### [Problem set]
**1)** Reproduce the message about DNS interception from "For the visualisation" to "by every client.".
**2)** Answer these questions using the message about DNS interception.
(a) What data was the visualisation built on?
(b) What does the writer propose doing with probes subject to DNS interception instead of excluding them?
(c) When done on the server side, how often can the filtering be done, rather than by every client?

### [Excerpt to read]
════════════════
Hello, A couple of reflections from me: On 2020-12-10 18:29, Ray Bellis wrote:
Is there any RIPE policy about whether nodes that are subject to DNS interception should be excluded from results (or maybe even dropped altogether) ?
I agree with others who said we shouldn't *exclude* these. However, given a workable definition, we can tag these probes which is likely to be helpful to everyone who are looking for an easy way to filter. As always, the devil is in the details: if we tag probes "now" that does not mean their behaviour was the same "yesterday". So one would need to align the probe tag times with result times, which complicates things.
For the visualisation I've just been building based on the Root System's "hostname.bind" data returned by Atlas it was pretty difficult to figure out how to exclude those probes on the client side.
The difficulty is the same (or worse, see below) even if we do this on the server side :-) So while I don't think shifting the solution around makes things easier, as noted above it can be done "once" instead of by every client.
════════════════
(Items from a data source)
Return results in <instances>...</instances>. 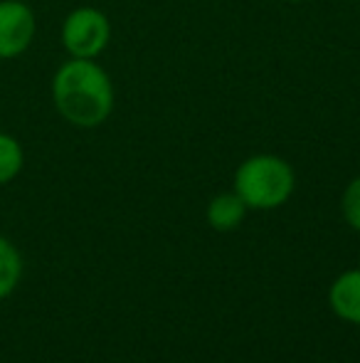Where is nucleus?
Returning <instances> with one entry per match:
<instances>
[{"label":"nucleus","instance_id":"nucleus-1","mask_svg":"<svg viewBox=\"0 0 360 363\" xmlns=\"http://www.w3.org/2000/svg\"><path fill=\"white\" fill-rule=\"evenodd\" d=\"M50 91L57 114L77 129H96L114 111V82L96 60L69 57L57 67Z\"/></svg>","mask_w":360,"mask_h":363},{"label":"nucleus","instance_id":"nucleus-2","mask_svg":"<svg viewBox=\"0 0 360 363\" xmlns=\"http://www.w3.org/2000/svg\"><path fill=\"white\" fill-rule=\"evenodd\" d=\"M294 188L296 173L286 158L277 153H255L237 166L232 191L250 211H274L294 196Z\"/></svg>","mask_w":360,"mask_h":363},{"label":"nucleus","instance_id":"nucleus-3","mask_svg":"<svg viewBox=\"0 0 360 363\" xmlns=\"http://www.w3.org/2000/svg\"><path fill=\"white\" fill-rule=\"evenodd\" d=\"M111 43V23L94 5L74 8L62 23V48L69 57L96 60Z\"/></svg>","mask_w":360,"mask_h":363},{"label":"nucleus","instance_id":"nucleus-4","mask_svg":"<svg viewBox=\"0 0 360 363\" xmlns=\"http://www.w3.org/2000/svg\"><path fill=\"white\" fill-rule=\"evenodd\" d=\"M37 35V15L25 0H0V60H15Z\"/></svg>","mask_w":360,"mask_h":363},{"label":"nucleus","instance_id":"nucleus-5","mask_svg":"<svg viewBox=\"0 0 360 363\" xmlns=\"http://www.w3.org/2000/svg\"><path fill=\"white\" fill-rule=\"evenodd\" d=\"M328 301L338 319L360 326V267L336 277L328 291Z\"/></svg>","mask_w":360,"mask_h":363},{"label":"nucleus","instance_id":"nucleus-6","mask_svg":"<svg viewBox=\"0 0 360 363\" xmlns=\"http://www.w3.org/2000/svg\"><path fill=\"white\" fill-rule=\"evenodd\" d=\"M247 211H250V208L245 206V201H242L235 191H227V193H217V196L207 203L205 218L212 230H217V233H230V230L240 228Z\"/></svg>","mask_w":360,"mask_h":363},{"label":"nucleus","instance_id":"nucleus-7","mask_svg":"<svg viewBox=\"0 0 360 363\" xmlns=\"http://www.w3.org/2000/svg\"><path fill=\"white\" fill-rule=\"evenodd\" d=\"M23 277V259L10 240L0 238V299L10 296Z\"/></svg>","mask_w":360,"mask_h":363},{"label":"nucleus","instance_id":"nucleus-8","mask_svg":"<svg viewBox=\"0 0 360 363\" xmlns=\"http://www.w3.org/2000/svg\"><path fill=\"white\" fill-rule=\"evenodd\" d=\"M25 166V151L15 136L0 131V186L15 181Z\"/></svg>","mask_w":360,"mask_h":363},{"label":"nucleus","instance_id":"nucleus-9","mask_svg":"<svg viewBox=\"0 0 360 363\" xmlns=\"http://www.w3.org/2000/svg\"><path fill=\"white\" fill-rule=\"evenodd\" d=\"M341 213H343V220L348 223V228L360 233V176L353 178L346 186V191H343Z\"/></svg>","mask_w":360,"mask_h":363},{"label":"nucleus","instance_id":"nucleus-10","mask_svg":"<svg viewBox=\"0 0 360 363\" xmlns=\"http://www.w3.org/2000/svg\"><path fill=\"white\" fill-rule=\"evenodd\" d=\"M286 3H294V5H298V3H306V0H286Z\"/></svg>","mask_w":360,"mask_h":363},{"label":"nucleus","instance_id":"nucleus-11","mask_svg":"<svg viewBox=\"0 0 360 363\" xmlns=\"http://www.w3.org/2000/svg\"><path fill=\"white\" fill-rule=\"evenodd\" d=\"M346 3H360V0H346Z\"/></svg>","mask_w":360,"mask_h":363}]
</instances>
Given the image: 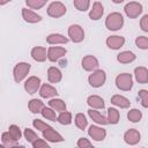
════════════════
### [Solutions to each task]
**1)**
For the visualisation I've just been building based on the Root System's "hostname.bind" data returned by Atlas it was pretty difficult to figure out how to exclude those probes on the client side.
The difficulty is the same (or worse, see below) even if we do this on the server side :-) So while I don't think shifting the solution around makes things easier, as noted above it can be done "once" instead of by every client.

**2)**
(a) The Root System's "hostname.bind" data returned by Atlas.
(b) Tagging them.
(c) "Once".